Date: 3 May 1948
Rex Farran was killed by a bomb hidden in a book that had been sent to his address which was intended for his brother who was an ex-army captain who had been acquitted of the murder of a Palestinian youth in the Middle East.
Rex Farran's brother had been targetted by Jewish terrorists because he had previously been acquitted of the murder of Alexander Rubowitz in Palestine. Alexander Rubowitz, a 16-year-old youth, had disappeared in Palestine the year before and Thursday 6 May was the first anniversary of his disappearance.
Alexander Rubowitz had been out putting up posters for the Lehi group celebrating 'Fighters for the Freedom of Israel', which was opposed to the British occupation of Palestine, and it was said that he had been caught by Rex Farran's brother, who was a former member of the SAS and had served in the second World War. It was claimed that he had taken Alexander Rubowitz to a remote location and beaten him in order to extract information from him and then murdered by Rex Farran's brother with a rock. Alexander Rubowitz was then said to have been disposed of by an Arab.
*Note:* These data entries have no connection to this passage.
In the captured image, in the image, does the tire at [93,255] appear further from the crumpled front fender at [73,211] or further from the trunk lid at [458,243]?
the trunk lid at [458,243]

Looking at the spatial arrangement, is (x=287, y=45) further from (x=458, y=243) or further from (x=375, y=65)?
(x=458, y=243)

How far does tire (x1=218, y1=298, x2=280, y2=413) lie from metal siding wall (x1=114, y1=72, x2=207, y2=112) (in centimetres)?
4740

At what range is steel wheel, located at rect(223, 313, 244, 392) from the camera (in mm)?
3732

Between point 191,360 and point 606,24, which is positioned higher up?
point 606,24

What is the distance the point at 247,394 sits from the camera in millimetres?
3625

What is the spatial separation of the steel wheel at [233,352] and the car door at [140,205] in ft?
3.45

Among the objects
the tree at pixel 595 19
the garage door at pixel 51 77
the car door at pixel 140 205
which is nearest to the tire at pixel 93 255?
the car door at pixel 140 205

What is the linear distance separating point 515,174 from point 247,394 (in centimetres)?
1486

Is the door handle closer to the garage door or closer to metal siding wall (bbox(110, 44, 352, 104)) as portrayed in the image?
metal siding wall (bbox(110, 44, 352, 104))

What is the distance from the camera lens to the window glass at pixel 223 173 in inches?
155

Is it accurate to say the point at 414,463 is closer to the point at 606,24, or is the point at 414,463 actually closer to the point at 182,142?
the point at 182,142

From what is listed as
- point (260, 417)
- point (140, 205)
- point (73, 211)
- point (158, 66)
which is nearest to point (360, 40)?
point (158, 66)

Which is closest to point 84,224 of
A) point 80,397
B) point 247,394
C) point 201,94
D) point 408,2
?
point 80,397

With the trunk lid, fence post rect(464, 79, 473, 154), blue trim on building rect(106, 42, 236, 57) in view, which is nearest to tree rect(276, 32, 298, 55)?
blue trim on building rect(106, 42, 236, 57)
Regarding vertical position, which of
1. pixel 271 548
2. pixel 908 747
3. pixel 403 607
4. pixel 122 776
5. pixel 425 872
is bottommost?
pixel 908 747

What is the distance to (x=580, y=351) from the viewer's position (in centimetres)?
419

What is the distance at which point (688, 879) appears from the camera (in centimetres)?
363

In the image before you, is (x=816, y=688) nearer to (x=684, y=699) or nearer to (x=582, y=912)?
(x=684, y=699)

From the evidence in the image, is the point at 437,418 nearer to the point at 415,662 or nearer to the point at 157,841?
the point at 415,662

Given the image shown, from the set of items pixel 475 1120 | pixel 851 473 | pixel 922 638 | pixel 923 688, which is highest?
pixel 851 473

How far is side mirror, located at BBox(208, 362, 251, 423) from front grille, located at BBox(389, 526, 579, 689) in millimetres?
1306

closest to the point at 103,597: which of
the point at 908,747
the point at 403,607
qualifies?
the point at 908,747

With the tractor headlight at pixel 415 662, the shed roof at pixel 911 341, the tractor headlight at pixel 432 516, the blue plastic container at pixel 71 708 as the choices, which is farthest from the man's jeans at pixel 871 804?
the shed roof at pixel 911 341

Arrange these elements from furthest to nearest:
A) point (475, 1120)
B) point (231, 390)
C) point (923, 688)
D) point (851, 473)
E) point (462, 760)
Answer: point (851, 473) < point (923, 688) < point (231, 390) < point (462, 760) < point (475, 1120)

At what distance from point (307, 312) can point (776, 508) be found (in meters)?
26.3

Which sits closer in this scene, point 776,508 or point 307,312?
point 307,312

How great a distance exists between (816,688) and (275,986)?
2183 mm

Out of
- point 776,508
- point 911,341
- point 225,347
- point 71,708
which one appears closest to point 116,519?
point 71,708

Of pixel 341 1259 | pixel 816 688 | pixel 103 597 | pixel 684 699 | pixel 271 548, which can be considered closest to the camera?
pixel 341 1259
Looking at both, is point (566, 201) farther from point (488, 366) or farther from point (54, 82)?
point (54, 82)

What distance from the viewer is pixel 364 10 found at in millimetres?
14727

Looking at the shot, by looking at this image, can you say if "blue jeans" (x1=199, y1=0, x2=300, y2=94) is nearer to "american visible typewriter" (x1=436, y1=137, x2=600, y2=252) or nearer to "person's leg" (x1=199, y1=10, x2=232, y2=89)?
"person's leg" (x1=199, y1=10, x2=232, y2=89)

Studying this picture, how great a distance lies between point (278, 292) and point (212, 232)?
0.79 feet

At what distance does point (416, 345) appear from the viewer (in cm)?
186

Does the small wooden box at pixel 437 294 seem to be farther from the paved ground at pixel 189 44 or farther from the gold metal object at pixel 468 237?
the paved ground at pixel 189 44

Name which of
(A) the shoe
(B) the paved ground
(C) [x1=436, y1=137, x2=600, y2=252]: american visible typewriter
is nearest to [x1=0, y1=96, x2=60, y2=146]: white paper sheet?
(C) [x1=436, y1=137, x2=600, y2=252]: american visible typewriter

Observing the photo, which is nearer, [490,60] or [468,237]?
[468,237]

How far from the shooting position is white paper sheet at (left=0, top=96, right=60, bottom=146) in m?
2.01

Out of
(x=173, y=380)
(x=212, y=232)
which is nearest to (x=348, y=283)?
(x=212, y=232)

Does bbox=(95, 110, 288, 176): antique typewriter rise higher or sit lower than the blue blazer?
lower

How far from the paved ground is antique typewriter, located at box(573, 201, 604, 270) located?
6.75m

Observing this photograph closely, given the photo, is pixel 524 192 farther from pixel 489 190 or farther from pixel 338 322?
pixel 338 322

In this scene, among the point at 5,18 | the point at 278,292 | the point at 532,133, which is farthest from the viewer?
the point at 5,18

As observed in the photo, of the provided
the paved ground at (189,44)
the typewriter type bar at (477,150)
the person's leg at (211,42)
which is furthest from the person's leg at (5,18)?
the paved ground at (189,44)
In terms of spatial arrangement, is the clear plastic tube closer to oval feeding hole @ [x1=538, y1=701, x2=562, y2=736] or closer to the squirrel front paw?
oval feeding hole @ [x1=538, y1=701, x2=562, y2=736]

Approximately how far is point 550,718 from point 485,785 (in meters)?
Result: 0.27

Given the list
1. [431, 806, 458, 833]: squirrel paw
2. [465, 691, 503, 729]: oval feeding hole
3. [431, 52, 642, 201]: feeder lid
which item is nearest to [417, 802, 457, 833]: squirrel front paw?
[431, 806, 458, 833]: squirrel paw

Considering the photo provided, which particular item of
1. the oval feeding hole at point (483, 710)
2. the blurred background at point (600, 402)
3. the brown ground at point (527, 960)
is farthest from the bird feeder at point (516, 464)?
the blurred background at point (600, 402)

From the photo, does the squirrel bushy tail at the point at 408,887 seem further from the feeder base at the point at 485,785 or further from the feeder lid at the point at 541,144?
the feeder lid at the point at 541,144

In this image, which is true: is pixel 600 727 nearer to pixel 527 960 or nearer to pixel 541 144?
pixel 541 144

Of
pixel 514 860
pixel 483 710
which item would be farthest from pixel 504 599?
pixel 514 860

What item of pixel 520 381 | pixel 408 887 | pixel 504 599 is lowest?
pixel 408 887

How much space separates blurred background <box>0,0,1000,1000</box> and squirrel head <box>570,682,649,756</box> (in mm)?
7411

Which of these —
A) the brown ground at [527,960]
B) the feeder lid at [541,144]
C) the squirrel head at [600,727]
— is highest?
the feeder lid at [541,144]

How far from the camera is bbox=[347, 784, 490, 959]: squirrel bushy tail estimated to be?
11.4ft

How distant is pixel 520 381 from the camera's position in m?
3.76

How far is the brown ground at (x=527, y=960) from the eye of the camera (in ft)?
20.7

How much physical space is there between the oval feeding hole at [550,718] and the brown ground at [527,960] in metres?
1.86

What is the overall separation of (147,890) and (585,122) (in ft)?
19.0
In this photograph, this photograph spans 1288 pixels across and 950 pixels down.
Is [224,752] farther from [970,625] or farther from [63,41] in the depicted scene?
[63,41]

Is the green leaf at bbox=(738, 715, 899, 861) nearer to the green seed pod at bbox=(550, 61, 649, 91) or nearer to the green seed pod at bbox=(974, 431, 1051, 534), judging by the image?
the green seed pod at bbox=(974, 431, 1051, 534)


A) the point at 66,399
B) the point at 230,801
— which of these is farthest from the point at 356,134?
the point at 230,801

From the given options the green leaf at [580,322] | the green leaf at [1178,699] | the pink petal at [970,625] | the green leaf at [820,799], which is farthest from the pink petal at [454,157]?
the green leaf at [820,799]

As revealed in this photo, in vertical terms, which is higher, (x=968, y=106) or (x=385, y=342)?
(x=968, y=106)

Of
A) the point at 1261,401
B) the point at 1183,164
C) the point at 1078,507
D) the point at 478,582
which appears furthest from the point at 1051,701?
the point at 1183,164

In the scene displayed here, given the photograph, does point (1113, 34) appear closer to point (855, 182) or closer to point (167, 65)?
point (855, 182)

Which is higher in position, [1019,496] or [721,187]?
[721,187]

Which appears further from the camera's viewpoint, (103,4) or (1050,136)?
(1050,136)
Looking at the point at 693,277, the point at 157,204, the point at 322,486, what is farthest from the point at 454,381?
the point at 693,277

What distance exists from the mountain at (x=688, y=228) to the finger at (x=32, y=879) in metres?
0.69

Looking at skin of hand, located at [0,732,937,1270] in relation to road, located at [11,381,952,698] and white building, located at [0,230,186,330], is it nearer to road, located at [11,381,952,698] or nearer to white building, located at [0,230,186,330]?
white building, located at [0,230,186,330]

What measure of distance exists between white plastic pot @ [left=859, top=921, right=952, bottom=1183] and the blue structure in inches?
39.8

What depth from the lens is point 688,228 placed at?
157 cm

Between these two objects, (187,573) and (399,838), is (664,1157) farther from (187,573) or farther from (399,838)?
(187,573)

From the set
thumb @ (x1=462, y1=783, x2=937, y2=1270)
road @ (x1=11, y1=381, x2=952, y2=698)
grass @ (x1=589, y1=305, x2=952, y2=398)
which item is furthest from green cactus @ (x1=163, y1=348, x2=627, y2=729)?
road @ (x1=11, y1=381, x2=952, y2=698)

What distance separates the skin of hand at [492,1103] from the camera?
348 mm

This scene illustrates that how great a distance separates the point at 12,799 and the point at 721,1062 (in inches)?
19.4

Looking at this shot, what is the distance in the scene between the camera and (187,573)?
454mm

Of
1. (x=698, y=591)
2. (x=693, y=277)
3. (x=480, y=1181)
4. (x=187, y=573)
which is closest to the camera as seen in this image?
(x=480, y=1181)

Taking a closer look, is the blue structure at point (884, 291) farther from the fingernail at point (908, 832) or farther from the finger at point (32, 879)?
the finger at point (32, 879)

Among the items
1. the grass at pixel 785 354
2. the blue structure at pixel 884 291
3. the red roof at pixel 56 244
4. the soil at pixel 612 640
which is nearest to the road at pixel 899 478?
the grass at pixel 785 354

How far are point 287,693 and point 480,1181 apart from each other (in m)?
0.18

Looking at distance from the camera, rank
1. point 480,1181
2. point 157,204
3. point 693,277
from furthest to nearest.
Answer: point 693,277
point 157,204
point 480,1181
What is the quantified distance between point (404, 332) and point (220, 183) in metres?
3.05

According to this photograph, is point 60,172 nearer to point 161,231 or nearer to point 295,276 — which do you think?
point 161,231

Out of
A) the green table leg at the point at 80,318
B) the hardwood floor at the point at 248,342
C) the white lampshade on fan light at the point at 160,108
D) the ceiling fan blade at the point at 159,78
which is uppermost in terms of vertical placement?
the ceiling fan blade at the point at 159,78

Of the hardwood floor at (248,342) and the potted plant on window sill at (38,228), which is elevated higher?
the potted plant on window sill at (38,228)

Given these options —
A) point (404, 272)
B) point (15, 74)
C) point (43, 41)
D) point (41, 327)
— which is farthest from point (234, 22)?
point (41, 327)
A hat that was said to have belonged to Rex Farran's brother was found near to where Alexander Rubowitz had been putting up posters and where he was seen being pushed into a car. Rex Farran's brother claimed that he was being framed and fled to Syria, but he was later persuaded to return voluntarily in the belief that he would not be arrested. However, when he was arrested, he escaped and fled to Jordan. However, he again returned after hearing that reprisals were being planned for other British officers. He was then brought to trial at a British military court in Jerusalem where it was heard that he had confessed his guilt to his colonel. However, the colonel refused to testify in case he incriminated himself. However, notes were produced that Rex Farran's brother had made whilst in custody before he had escaped, but they were judged to be preparation for his defence and classed as inadmissible under lawyer-client privilege. At his trial the prosecution failed to prove that the hat had belonged to Rex Farran's brother or to even prove that Alexander Rubowitz was dead and Rex Farran's brother was acquitted.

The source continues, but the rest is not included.